Late fall, the heart got worse. At night, my oximeter would read my heart at 30 bpm. My cardiologist doubled my beta-blockers, and I felt like I was drugged. I could barely function, and my heart was still wildly unpredictable. I texted a friend whose father was a cardiologist and then told me I need to see another dr. So I did. A new cardiologist (I’m a fan). Dr. Geisler has been awesome. She was honest from the start: no one has any idea what’s happening, but we’re learning as fast as we can, and I’m trying things with new patients. She gave me medication for heart failure, (and I think this has helped a lot!)
On December 26, I pulled a window out of the wall down on my head and gave myself a concussion, so my symptoms after that were…muddled.
In January of this year, I had an ECHO, just to check my heart, and all looked okay except for my “systolic being dynamic.”
In February, I think things took a turn. My energy level improved drastically, (and I really do think it’s related to that miracle heart failure drug!)
Overall, today: I’m doing okay. I’m tired. I have good days and bad days. I sleep a lot. But I’m thankful to be able to work a full-time job. That wasn’t the case five months ago, three months ago. I took a walk today. I’ve been able to take walks over ten minutes for the past month or so. I still get short of breath, and I still have joint pain. But I can do it. And that’s nice.
I keep a marker by my desk so that I don’t forget the random symptoms that continue to crop up. (like my hands start shaking really hard, or I get headaches if I sneeze).

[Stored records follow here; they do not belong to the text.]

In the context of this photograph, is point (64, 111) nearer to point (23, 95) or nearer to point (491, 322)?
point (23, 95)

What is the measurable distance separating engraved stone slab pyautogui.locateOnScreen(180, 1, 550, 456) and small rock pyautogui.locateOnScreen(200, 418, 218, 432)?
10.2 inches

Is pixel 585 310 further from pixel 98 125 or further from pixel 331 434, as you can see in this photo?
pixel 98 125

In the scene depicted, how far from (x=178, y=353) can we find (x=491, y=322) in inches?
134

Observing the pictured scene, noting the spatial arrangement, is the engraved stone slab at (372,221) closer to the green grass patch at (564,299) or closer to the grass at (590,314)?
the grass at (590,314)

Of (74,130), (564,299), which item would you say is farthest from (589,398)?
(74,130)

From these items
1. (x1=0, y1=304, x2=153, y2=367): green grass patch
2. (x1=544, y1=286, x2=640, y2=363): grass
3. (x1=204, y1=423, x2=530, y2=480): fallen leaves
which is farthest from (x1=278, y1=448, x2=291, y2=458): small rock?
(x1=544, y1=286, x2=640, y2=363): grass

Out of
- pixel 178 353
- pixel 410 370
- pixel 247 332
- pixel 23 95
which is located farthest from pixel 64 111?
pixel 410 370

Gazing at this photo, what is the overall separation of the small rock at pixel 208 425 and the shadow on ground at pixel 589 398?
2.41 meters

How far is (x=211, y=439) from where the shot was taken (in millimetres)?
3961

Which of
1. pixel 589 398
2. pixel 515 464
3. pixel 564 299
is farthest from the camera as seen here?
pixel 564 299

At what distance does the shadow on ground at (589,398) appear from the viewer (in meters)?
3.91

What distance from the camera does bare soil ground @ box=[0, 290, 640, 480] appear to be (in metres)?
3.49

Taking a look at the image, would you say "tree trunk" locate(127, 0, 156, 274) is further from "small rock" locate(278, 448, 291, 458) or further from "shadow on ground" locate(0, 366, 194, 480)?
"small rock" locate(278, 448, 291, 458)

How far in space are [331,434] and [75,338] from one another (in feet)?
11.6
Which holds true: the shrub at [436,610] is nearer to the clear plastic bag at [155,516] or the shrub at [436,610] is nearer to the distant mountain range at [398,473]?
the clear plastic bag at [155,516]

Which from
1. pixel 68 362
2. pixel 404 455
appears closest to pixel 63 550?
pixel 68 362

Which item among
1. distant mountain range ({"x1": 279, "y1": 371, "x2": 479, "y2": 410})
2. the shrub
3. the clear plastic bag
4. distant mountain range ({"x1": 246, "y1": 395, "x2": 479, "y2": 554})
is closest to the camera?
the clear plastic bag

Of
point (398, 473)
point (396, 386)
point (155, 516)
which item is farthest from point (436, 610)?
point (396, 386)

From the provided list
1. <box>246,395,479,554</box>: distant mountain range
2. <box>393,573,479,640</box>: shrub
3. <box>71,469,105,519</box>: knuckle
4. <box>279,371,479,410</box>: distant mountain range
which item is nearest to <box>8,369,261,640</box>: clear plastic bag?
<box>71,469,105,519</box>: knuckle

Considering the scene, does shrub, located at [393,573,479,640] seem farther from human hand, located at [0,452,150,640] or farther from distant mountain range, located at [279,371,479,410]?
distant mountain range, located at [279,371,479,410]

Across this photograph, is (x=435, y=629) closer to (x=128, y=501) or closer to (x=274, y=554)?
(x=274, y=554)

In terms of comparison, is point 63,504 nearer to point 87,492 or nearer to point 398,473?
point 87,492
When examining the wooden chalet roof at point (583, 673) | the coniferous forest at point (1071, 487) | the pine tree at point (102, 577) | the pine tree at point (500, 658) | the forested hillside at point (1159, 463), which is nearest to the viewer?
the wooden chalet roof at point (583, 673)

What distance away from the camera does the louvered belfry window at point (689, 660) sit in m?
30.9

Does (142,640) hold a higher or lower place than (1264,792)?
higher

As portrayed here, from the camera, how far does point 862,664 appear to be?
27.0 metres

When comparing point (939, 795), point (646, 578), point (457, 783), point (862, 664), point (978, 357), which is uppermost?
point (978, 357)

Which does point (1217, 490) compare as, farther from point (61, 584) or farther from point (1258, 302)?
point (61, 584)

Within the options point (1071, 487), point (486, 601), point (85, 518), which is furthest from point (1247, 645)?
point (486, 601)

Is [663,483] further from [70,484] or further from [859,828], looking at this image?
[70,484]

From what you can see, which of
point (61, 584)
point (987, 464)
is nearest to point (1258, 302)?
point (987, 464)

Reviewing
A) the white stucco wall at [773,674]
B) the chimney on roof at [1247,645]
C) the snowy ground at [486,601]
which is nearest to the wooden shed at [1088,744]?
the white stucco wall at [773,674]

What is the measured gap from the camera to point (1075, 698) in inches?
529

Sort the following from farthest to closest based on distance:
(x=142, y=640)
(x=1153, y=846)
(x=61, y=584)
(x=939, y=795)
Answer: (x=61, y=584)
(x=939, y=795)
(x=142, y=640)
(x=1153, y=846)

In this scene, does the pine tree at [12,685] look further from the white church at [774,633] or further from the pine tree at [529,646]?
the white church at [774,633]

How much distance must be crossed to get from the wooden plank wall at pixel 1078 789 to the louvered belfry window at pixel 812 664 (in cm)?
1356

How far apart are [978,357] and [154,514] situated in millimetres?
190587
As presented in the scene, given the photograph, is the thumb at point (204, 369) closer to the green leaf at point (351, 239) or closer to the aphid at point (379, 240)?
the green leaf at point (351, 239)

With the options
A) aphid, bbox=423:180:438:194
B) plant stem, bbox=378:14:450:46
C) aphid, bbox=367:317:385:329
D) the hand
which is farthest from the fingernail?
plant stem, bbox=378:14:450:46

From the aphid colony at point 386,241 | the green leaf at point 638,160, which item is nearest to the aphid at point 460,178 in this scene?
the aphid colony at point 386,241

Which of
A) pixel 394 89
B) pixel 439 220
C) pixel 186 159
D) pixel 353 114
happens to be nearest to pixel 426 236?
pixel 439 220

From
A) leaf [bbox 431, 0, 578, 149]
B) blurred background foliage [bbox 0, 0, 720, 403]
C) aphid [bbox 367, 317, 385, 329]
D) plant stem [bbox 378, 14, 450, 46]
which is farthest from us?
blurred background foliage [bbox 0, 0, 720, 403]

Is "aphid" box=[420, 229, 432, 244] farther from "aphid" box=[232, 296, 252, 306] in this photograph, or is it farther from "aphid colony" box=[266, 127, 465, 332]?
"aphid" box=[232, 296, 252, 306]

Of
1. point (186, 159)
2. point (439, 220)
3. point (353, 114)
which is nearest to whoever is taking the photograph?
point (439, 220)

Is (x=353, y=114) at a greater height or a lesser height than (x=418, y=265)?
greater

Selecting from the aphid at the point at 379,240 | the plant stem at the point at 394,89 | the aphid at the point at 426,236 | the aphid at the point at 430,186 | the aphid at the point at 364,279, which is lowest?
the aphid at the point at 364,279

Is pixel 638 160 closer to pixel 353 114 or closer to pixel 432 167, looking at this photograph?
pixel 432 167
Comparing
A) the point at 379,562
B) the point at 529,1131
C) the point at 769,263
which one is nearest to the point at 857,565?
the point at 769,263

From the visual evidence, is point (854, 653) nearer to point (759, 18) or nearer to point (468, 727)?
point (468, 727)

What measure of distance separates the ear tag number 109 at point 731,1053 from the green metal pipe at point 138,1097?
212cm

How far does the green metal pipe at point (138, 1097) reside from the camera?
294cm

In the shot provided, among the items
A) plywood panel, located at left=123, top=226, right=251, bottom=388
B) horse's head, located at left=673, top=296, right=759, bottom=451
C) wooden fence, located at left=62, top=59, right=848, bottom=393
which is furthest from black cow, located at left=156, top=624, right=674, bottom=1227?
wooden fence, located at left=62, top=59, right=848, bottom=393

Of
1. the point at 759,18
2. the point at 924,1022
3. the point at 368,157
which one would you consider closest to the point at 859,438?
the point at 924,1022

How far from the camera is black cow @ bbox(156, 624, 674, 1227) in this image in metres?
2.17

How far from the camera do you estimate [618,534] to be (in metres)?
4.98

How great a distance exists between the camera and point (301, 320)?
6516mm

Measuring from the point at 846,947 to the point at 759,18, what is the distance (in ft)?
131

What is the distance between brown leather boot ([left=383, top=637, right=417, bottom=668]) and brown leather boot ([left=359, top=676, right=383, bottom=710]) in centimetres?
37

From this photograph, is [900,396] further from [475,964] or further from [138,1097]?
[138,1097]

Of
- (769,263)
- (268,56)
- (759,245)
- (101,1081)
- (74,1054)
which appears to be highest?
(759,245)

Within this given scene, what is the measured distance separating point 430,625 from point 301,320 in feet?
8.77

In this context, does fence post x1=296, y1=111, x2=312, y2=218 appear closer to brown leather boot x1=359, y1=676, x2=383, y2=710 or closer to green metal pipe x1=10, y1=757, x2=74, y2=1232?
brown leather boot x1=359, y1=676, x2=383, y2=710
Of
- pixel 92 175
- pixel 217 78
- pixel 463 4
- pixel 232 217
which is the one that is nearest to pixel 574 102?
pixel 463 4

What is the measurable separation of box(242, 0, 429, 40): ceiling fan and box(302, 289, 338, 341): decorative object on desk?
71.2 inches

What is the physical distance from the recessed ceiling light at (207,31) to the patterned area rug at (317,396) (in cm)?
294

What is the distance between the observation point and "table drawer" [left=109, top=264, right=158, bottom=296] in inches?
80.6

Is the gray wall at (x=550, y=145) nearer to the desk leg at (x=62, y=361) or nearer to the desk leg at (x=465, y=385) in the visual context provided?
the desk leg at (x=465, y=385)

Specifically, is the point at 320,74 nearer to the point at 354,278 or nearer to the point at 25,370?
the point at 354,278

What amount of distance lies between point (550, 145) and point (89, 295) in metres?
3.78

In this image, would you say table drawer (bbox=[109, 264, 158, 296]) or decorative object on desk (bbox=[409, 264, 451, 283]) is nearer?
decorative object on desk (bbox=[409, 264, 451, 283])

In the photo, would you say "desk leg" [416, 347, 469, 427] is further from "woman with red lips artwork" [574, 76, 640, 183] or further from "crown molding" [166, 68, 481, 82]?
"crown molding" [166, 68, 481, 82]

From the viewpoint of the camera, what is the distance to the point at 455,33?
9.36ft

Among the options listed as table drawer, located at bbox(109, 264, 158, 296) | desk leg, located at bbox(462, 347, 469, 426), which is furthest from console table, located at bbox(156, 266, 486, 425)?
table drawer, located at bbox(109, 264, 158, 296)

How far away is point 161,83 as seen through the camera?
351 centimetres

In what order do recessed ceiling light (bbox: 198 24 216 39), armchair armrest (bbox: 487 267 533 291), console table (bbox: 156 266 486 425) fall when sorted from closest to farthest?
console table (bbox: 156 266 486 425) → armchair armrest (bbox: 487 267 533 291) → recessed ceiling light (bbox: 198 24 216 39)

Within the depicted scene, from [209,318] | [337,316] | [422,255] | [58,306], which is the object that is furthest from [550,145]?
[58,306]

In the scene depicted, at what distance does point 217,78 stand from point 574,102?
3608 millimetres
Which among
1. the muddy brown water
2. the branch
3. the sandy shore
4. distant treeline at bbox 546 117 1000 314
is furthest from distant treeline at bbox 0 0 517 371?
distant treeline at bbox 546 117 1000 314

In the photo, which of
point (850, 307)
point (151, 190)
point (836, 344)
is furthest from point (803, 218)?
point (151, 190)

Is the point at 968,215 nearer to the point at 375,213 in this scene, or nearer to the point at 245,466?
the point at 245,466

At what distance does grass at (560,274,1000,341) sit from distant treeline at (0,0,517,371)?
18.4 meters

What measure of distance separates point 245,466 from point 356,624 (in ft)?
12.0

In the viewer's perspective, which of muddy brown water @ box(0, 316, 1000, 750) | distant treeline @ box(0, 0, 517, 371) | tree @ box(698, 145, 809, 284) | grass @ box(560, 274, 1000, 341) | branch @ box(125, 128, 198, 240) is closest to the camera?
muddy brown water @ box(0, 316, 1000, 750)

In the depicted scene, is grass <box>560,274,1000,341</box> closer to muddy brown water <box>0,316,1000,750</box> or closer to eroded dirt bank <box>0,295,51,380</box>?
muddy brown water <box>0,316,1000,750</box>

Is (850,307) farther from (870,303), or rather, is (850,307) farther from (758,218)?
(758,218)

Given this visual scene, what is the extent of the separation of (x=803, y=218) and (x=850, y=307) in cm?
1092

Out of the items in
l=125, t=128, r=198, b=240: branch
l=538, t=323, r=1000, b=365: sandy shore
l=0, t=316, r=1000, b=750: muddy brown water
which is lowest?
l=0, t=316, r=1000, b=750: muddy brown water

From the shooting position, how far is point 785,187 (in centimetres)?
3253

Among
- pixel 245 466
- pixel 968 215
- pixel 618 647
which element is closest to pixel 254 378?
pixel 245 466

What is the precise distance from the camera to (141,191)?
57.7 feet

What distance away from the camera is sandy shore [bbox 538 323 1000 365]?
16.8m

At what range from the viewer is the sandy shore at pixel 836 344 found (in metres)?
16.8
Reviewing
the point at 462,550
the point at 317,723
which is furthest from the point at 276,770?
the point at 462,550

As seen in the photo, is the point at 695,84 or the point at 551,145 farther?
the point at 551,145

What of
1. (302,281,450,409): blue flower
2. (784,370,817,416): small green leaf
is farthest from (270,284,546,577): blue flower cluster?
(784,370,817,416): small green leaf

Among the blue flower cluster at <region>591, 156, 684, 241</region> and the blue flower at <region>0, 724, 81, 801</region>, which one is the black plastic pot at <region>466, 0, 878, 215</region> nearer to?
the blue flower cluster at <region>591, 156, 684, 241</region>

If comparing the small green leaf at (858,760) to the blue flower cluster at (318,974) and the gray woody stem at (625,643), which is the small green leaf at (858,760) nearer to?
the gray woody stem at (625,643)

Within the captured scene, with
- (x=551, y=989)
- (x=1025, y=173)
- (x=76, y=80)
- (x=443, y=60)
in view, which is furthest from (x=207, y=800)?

It feels like each week something new and strange happens. Maybe I’m just paying more attention?
Welp. If you’re still reading. Thank you. It was helpful for me to type all this out. And despite everything you’ve read, this past year of my life has truly been one of the best. It’s been marked by freedom and healing.
When you’re lying in bed, unable to achieve for week after week after week – you learn that maybe your identity really isn’t in your work. 2020 was going to be the year I wholeheartedly pursued building ministry, but instead, it was the year I let go of everything that wasn’t essential. 2020 was going to be the year I got a good rhythm of life, but instead, it was the year I learned that life is happening right now, and we are as precious to God when we’re throwing up in the bathroom as we are when we’re preaching sermons. We are as able to fulfill our purpose when we are sick in bed as we ever are.
So many people carried me through this year: the friends who brought me things; the friend who called me when my eye stopped working and through the phone had me put both my arms up and smile to be sure I wasn’t having a stroke; the friends who sent me Long Haul articles; my friend/boss – who paid me the ENTIRE year without hesitation – who has NEVER once made me feel like a bad employee, although I have been unable to produce for months; my sweet, precious family who are just the best.
I could cry typing this out.
I don’t have the energy to re-read this post to edit or to spell check.
Let each type-o be a time capsule of this strange year.